There’s also the question of whether the door frame, window frame and walls themselves are plumb, meaning absolutely vertical. Usually something is structurally tilting, so in that case, the tape has to tilt a bit, too, or else you’ll see that something is crooked, but it can’t tilt too much, or everything will be on a slant.

On this wall, the tape to the left of the corner has been pulled; the wall is complete. The tape on the right is set up to glaze. Walls are glazed in sections of five or six stripes at a time to avoid drying lines, which are always a worry when working with acrylics. As each section is rolled from ceiling to floor, the blue tape protects the next area.
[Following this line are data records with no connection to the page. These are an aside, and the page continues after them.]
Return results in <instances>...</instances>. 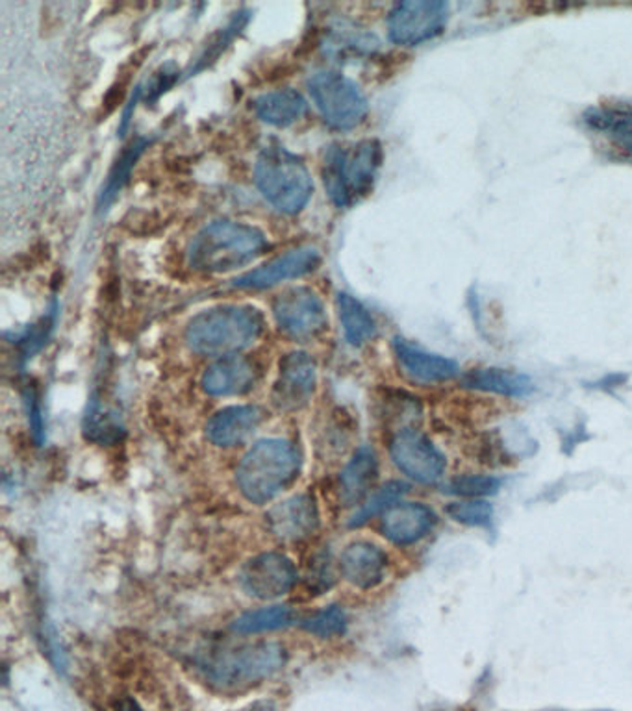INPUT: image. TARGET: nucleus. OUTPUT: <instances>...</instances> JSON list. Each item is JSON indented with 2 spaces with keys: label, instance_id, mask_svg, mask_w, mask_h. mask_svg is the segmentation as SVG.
Listing matches in <instances>:
<instances>
[{
  "label": "nucleus",
  "instance_id": "nucleus-23",
  "mask_svg": "<svg viewBox=\"0 0 632 711\" xmlns=\"http://www.w3.org/2000/svg\"><path fill=\"white\" fill-rule=\"evenodd\" d=\"M584 121L592 130L609 137L615 148L632 158V106H601L588 109Z\"/></svg>",
  "mask_w": 632,
  "mask_h": 711
},
{
  "label": "nucleus",
  "instance_id": "nucleus-7",
  "mask_svg": "<svg viewBox=\"0 0 632 711\" xmlns=\"http://www.w3.org/2000/svg\"><path fill=\"white\" fill-rule=\"evenodd\" d=\"M308 93L327 125L351 130L367 115V101L351 79L336 71H320L308 81Z\"/></svg>",
  "mask_w": 632,
  "mask_h": 711
},
{
  "label": "nucleus",
  "instance_id": "nucleus-20",
  "mask_svg": "<svg viewBox=\"0 0 632 711\" xmlns=\"http://www.w3.org/2000/svg\"><path fill=\"white\" fill-rule=\"evenodd\" d=\"M462 386L475 391L494 393L503 397H527L535 391L532 380L529 376L516 373V370L497 369V367H485V369H472L462 378Z\"/></svg>",
  "mask_w": 632,
  "mask_h": 711
},
{
  "label": "nucleus",
  "instance_id": "nucleus-19",
  "mask_svg": "<svg viewBox=\"0 0 632 711\" xmlns=\"http://www.w3.org/2000/svg\"><path fill=\"white\" fill-rule=\"evenodd\" d=\"M262 421L263 411L257 406H230L211 417L206 433L211 443L228 449L251 438Z\"/></svg>",
  "mask_w": 632,
  "mask_h": 711
},
{
  "label": "nucleus",
  "instance_id": "nucleus-11",
  "mask_svg": "<svg viewBox=\"0 0 632 711\" xmlns=\"http://www.w3.org/2000/svg\"><path fill=\"white\" fill-rule=\"evenodd\" d=\"M297 569L290 558L277 552L260 554L249 560L240 573V584L247 595L262 600H273L296 586Z\"/></svg>",
  "mask_w": 632,
  "mask_h": 711
},
{
  "label": "nucleus",
  "instance_id": "nucleus-2",
  "mask_svg": "<svg viewBox=\"0 0 632 711\" xmlns=\"http://www.w3.org/2000/svg\"><path fill=\"white\" fill-rule=\"evenodd\" d=\"M263 315L252 306H219L189 321L186 342L203 356H232L262 336Z\"/></svg>",
  "mask_w": 632,
  "mask_h": 711
},
{
  "label": "nucleus",
  "instance_id": "nucleus-22",
  "mask_svg": "<svg viewBox=\"0 0 632 711\" xmlns=\"http://www.w3.org/2000/svg\"><path fill=\"white\" fill-rule=\"evenodd\" d=\"M307 109L308 104L304 97L296 90H291V87L263 93L255 101V112H257L258 117L263 123L277 126V128L293 125V123L301 119L302 115L307 114Z\"/></svg>",
  "mask_w": 632,
  "mask_h": 711
},
{
  "label": "nucleus",
  "instance_id": "nucleus-34",
  "mask_svg": "<svg viewBox=\"0 0 632 711\" xmlns=\"http://www.w3.org/2000/svg\"><path fill=\"white\" fill-rule=\"evenodd\" d=\"M178 74L180 73H178V69H175L173 63L162 67L158 73L154 74L153 81L148 82L147 103L158 101L160 95H164L178 81Z\"/></svg>",
  "mask_w": 632,
  "mask_h": 711
},
{
  "label": "nucleus",
  "instance_id": "nucleus-10",
  "mask_svg": "<svg viewBox=\"0 0 632 711\" xmlns=\"http://www.w3.org/2000/svg\"><path fill=\"white\" fill-rule=\"evenodd\" d=\"M273 315L280 331L293 339H312L325 331L327 312L318 293L308 287H290L273 302Z\"/></svg>",
  "mask_w": 632,
  "mask_h": 711
},
{
  "label": "nucleus",
  "instance_id": "nucleus-31",
  "mask_svg": "<svg viewBox=\"0 0 632 711\" xmlns=\"http://www.w3.org/2000/svg\"><path fill=\"white\" fill-rule=\"evenodd\" d=\"M501 488V480L490 474H460L450 480L447 491L464 499H485L496 495Z\"/></svg>",
  "mask_w": 632,
  "mask_h": 711
},
{
  "label": "nucleus",
  "instance_id": "nucleus-27",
The glaze is hard to see, so it’s important to be sure that the full width of each stripe has been glazed. The tape is pulled when the glaze is still wet to ensure a crisp line.

StripesPulledCorner

Here’s the same corner completed. It’s a beautiful, subtle effect.

StripeGreen

Stripes can be painted in all sorts of ways. On this sample, patterns were combed over the stripes.

CombedStripe

These stripes are one inch wide, three inches apart. The client wanted them crosshatched in pencil, then varnished. I didn’t get the job. I was not upset.

StripesPencil

Here they’re painted with a simple flat color. The was the first round of samples for a large bedroom. The fat stripe is 1-3/8″ with a 1/4″ space before the 1/8″ narrow stripes on each side.

StripeSolid

The designer liked the pattern but preferred to glaze it. This pattern was especially tricky to get around the corners correctly. When a pattern is on all four walls, it has to circle the room and join up to the first corner perfectly while still looking like the approved sample, so you’re tweaking 1/8″ here, stretching 1/4″ there. If math is a problem, stay away from stripes! Here’s the approved sample, which was an exact match to the fabric used for the drapes. It took three of us four days to tape the room.

StripeGlazedBlue

One of the first jobs I did when I started my business was a striped dining room. Layers were glazed on top of one another, with a fine blue pinstripe hand-painted last. Each wall took two days.

DRoomStripe2

DroomStripe1

The most difficult stripe job I ever had was for the son of one of my clients. As Yankees fans, they wanted his bedroom painted to look like the Yankees uniform, 1/8″ stripes set one inch apart. They had even found the official shade of blue. The saving grace was that the room had a chair rail, so we didn’t have to tape the full height of the wall. Here you can see the finished portion to the left and the taped portion to the right. Out of view are my two assistants, losing their minds.

YankeeStripe

Stripes are gorgeous, but they require a certain Zen calm. Put on some music, take your time and remember the best part: pulling the tape.